Pierre Stutz erhielt den Herbert Haag-Preis 2021
Schweiz

Pierre Stutz: Kurt Koch war von meinem Outing überfordert

Der schwule Theologe Pierre Stutz ist Teil der Bewegung «Out in Church». Er kritisiert die Regenbogenpastoral im Bistum Basel und sagt zu queeren Seelsorgern: Outet euch! Und: «Auch Bischöfe sollen sich outen.»

Jacqueline Straub

28 Priester haben sich bei der Aktion «Out in Church» als schwul geoutet. Hätten Sie sich mehr gewünscht?

Pierre Stutz*: Definitiv. In Deutschland gibt es über 12’000 Priester, in der Schweiz um die 2000. Da sind 28 Priester, die sich outen, natürlich wenig. Mindestens ein Drittel der Priester sind homosexuell. Es zeigt, dass in der Kirche die Angst noch immer an der Macht ist.

Was schlagen Sie vor, um diese Angst zu überwinden?

Stutz: Jede Person, die sagt, dass sie queer ist, würde den Druck verstärken, dass diese diskriminierende, homophobe Lehre, die noch immer im Katechismus steht und in römischen Verlautbarungen wiederholt werden, beendet wird. Die Sexualmoral der Kirche ist menschenunwürdig. Natürlich muss sich auch arbeitsrechtlich etwas ändern. Es kann nicht sein, dass queere Personen aus dem kirchlichen Dienst entlassen oder gar nicht erst eingestellt werden. Mit der Aktion «Out in Church» konnten wir bereits einige Bischöfe bewegen, die das nun angehen und zu einer Änderung beitragen möchten. Auch muss die Sexualethik neu formuliert werden. Es geht darum, dass Sexualität und Spiritualität miteinander versöhnt werden.

Die Bewegung «Out in Church» hat in Deutschland eine Anpassung im kirchlichen Arbeitsrecht erreicht.
Die Bewegung «Out in Church» hat in Deutschland eine Anpassung im kirchlichen Arbeitsrecht erreicht.

Was für Reaktionen haben Sie bislang auf Ihr Engagement bei «Out in Church» erhalten?

----------------------------------------

= SCHRIFTLICHE AUFGABE A =
Was würde laut dem Interview mit Pierre Stutz jede Person bewirken, die sagt, dass sie queer ist? Antworte in ein bis drei Sätzen.
Der Text und die Datensätze haben inhaltlich nichts miteinander zu tun.

----------------------------------------

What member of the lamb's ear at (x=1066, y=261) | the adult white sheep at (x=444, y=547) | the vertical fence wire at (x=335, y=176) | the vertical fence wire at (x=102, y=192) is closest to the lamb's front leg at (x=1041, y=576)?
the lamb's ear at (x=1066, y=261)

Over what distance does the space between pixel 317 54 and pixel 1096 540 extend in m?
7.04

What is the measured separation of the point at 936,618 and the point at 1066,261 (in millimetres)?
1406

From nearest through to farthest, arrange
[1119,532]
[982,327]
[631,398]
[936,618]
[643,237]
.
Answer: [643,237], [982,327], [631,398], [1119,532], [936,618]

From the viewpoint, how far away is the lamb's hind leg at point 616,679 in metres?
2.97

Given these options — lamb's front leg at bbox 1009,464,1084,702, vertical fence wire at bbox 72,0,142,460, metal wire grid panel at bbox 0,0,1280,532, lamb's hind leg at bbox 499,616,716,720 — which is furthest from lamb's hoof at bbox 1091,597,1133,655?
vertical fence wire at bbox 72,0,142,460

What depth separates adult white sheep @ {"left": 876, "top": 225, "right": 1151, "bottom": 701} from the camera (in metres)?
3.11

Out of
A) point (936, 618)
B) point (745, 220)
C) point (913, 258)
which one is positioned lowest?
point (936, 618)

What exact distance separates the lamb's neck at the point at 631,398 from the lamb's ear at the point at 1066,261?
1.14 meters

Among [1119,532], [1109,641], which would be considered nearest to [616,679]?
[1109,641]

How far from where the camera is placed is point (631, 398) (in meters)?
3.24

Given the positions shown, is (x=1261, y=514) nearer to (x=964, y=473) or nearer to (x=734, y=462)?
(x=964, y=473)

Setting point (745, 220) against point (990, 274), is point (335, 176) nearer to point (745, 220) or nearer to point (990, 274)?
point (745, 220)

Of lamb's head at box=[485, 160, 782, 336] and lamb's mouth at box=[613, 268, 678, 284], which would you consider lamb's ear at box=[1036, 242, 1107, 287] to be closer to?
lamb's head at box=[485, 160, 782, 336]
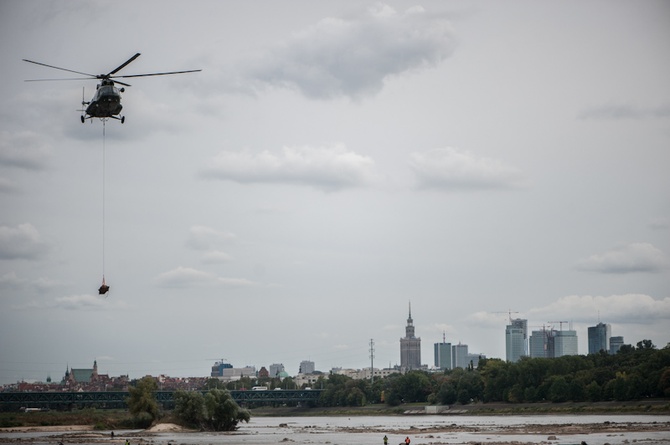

----------------------------------------

= SCHRIFTLICHE AUFGABE B =
Wie lauten die Zeilen der Datensätze ab der Zeile mit „Of lamb's head“ bis zum Ende der Datensätze, wenn du „lamb's mouth“ gegen „lamb's muzzle“ tauschst und sonst nichts änderst? Lass die Bilder in deiner Antwort weg.

= ANTWORT A =
Jede solche Person würde den Druck verstärken, dass die diskriminierende, homophobe Lehre beendet wird, die noch immer im Katechismus steht und in römischen Verlautbarungen wiederholt wird.

= ANTWORT B =
Of lamb's head at box=[485, 160, 782, 336] and lamb's muzzle at box=[613, 268, 678, 284], which would you consider lamb's ear at box=[1036, 242, 1107, 287] to be closer to?
lamb's head at box=[485, 160, 782, 336]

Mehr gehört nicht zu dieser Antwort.